About this exercise: In every line of the records, look for "which", then report how many lines have it and nothing else.
Exercise data Start Marker
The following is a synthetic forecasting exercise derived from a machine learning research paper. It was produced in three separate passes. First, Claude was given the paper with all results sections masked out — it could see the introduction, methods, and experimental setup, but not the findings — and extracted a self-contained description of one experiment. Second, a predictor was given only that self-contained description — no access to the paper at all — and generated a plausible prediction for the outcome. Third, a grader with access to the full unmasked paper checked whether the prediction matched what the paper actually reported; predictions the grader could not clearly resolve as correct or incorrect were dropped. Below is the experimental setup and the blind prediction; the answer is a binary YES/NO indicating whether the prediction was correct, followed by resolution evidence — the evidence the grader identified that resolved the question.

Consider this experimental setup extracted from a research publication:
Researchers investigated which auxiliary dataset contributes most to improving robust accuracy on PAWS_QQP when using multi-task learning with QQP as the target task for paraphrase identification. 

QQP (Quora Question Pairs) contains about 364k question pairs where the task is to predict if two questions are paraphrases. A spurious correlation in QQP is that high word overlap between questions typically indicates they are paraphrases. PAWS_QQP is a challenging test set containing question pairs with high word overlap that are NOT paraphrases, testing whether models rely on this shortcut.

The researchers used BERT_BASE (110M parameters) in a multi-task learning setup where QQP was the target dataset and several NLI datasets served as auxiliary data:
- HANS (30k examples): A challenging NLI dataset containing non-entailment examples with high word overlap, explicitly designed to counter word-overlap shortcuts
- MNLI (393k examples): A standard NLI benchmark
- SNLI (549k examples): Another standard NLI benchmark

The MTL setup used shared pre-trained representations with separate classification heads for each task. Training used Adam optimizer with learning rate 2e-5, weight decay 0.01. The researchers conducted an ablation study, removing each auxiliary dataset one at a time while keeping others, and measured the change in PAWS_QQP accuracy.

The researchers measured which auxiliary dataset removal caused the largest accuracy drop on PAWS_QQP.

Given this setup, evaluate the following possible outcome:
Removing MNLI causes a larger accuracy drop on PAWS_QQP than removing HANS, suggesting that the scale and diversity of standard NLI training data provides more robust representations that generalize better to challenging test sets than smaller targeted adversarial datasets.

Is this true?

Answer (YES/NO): YES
Exercise data End Marker
Answer to the problem: 2